El segundo día de febrero, después de la misa de las once, la ciudad se congregó ante la Puerta de la Gloria. Los cofrades estaban guapísimos: llevaban túnicas amarillas, calzas blancas y bonetes con el mote: Flamma ardita. Hubiera dado cualquier cosa para que ingresaran a mis filas. Sin embargo, el gustazo de observar el espectáculo no logró apaciguar mi cólera. Aquello era un problema de principios: no podía dejar que un obispucho pisara mis derechos. Debía defender mi territorio.

Mientras unos cuantos preparaban la fogata, lancé un vendaval desenfrenado. Después me di cuenta de que era una entrada de opereta, pero fue lo primero que me vino en mente. Pocos se percataron de que las nubes estaban totalmente inmóviles y la tormenta era sólo a flor de tierra. Un ciego que se estaba despiojando comenzó a escupir jaculatorias. Los perros aullaron como cuando pasan las ánimas en pena. Pero nadie les hizo caso. Desde el último concilio estaba terminantemente prohibido creer en la santa compaña.

Después del vendaval, decidí esconderme detrás de un torbellino. Los perros se callaron, porque se dieron cuenta de que se trataba de algo gordo; pero las cornejas salieron volando como locas. Ellas, siempre tan coquetas, saben que el azufre le resta brillo a su plumaje.

Entre vendaval y torbellino, me llevé los festones rojigualda del templete. Cuando iba a arremeterla contra la imagen, el obispo comenzó a dar voces. Había intuido que aquello no era del todo cristiano y decidió asegurar bien su Candelaria. Recuerdo perfectamente la orden pues me sacó de mis casillas: "Mantened la calma y sujetad a la Patrona".

Toda mi fuerza diabólica fue inútil frente a la obstinada fe de aquellos imberbes. Yo contaba con la histeria de los novatos, pero me defraudaron. No pude llevarme ni la túnica ni el manto de la Mater Amantísima. Sólo me quedó la satisfacción de que los listísimos cofrades aseguraron a su Patrona con la soga de los ahorcados por ladrones. La Candelaria quedó hecha un cisco: más que Virgen parecía mujer de pregonero. La metieron a toda prisa por la sacristía y me di por satisfecho.

Los gaudencinos se fueron a la taberna a cobrar aliento y decidí acompañarlos. Allí todos murmuraban que se trataba de una estratagema del infierno. Lucifer era el único capaz de meterse gratuitamente con la Santa Madre de las Flamas.

El Maestro Simón, que desde hacía tiempo andaba conjurándome a través de nigromantes de medio pelo para plasmarme como rey del Hades en uno de sus trípticos morales, adelantó unas palabras. El Demonio podía ser un maldito, pero no era un lunático. La ira que había demostrado se entendía fácilmente: el fuego era su atributo y quería impedir que se lo dedicaran a María. El lo sabía como nadie porque había tenido que sudar la gota gorda para poder pintar las llamas del infierno.

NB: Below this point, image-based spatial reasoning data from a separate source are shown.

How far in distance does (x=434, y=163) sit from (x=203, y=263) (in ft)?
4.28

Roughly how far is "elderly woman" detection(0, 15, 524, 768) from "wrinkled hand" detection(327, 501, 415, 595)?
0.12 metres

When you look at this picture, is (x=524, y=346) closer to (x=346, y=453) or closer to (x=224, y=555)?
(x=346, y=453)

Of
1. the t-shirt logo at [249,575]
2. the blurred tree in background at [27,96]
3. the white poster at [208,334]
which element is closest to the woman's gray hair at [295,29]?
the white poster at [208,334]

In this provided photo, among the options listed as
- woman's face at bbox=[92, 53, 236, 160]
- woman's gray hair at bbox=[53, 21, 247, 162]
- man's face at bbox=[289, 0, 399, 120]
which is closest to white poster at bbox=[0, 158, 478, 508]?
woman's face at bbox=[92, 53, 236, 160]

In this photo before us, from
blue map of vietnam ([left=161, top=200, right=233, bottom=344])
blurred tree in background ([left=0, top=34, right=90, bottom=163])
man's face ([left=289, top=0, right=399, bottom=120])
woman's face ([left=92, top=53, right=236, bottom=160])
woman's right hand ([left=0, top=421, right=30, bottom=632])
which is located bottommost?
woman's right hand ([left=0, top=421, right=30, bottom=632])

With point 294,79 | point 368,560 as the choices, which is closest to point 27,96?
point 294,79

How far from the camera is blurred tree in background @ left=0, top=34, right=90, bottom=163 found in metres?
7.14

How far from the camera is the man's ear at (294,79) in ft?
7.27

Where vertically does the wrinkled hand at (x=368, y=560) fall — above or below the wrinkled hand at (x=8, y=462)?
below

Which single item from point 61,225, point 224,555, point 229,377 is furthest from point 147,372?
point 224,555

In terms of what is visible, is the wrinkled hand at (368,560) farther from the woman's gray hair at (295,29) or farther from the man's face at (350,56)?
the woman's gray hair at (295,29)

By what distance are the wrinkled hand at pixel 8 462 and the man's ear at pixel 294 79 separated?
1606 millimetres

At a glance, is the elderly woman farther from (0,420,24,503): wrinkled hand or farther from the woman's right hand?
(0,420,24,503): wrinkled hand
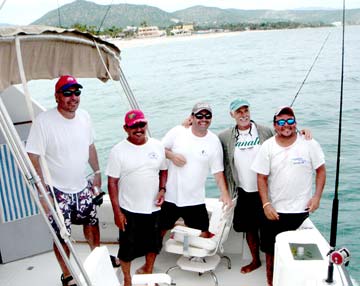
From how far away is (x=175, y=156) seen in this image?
3211 millimetres

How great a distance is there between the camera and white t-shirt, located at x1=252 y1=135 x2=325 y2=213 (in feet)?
9.66

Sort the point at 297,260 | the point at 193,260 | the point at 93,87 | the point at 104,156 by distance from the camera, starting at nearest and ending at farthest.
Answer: the point at 297,260 < the point at 193,260 < the point at 104,156 < the point at 93,87

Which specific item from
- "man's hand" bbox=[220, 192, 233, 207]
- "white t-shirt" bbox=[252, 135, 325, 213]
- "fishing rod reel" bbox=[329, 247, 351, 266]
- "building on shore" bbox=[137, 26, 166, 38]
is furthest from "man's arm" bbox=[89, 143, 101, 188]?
"building on shore" bbox=[137, 26, 166, 38]

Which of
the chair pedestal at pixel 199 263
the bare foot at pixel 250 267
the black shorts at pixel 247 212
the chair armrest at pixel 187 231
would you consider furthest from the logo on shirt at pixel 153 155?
the bare foot at pixel 250 267

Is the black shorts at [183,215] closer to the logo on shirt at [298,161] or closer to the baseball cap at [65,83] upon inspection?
the logo on shirt at [298,161]

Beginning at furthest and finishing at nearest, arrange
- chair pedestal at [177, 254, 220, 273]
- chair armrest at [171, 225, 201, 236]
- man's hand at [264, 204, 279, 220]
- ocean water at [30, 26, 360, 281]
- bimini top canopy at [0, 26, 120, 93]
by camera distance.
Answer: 1. ocean water at [30, 26, 360, 281]
2. chair pedestal at [177, 254, 220, 273]
3. chair armrest at [171, 225, 201, 236]
4. man's hand at [264, 204, 279, 220]
5. bimini top canopy at [0, 26, 120, 93]

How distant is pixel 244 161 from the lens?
3.23 meters

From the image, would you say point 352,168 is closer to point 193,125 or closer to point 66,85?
point 193,125

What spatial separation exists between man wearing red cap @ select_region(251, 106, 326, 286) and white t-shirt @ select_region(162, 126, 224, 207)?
356mm

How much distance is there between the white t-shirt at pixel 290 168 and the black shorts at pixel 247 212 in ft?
0.90

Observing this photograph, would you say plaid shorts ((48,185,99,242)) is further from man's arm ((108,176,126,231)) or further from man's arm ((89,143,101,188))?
man's arm ((108,176,126,231))

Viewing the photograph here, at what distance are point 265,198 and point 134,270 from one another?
1.25m

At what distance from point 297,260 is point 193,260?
1.19 metres

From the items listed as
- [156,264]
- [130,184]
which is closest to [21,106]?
[130,184]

Simoncito estuvo magistral; explicaba los procesos infernales con tal pericia, que se hubiera dicho que estaba de mi parte. Allí comenzó a ganar puntos conmigo. Aunque sus argumentos eran poco menos que perfectos, no hubo concenso. Los ilusos gaudencinos empezaron a vociferar que era una afrenta imperdonable, con todo podía meterse el Estrujado menos con la Mater Amantísima.

Me aburrí de oir pamplinas y me fui a la playa a echar la siesta. En sueños vi que, si lo preparaba bien, lo del Cisma de Occidente podía dar tela para rato. Me desperté optimista, me di un chapuzón y, antes de enfriarme, abandoné aquellos lares. Desde que perdí mi puesto como Maestro de los Coros Celestiales, debo ser cauto. No sabes lo patético que resulta un demonio acatarrado, ni cuáles pueden ser las consecuencias.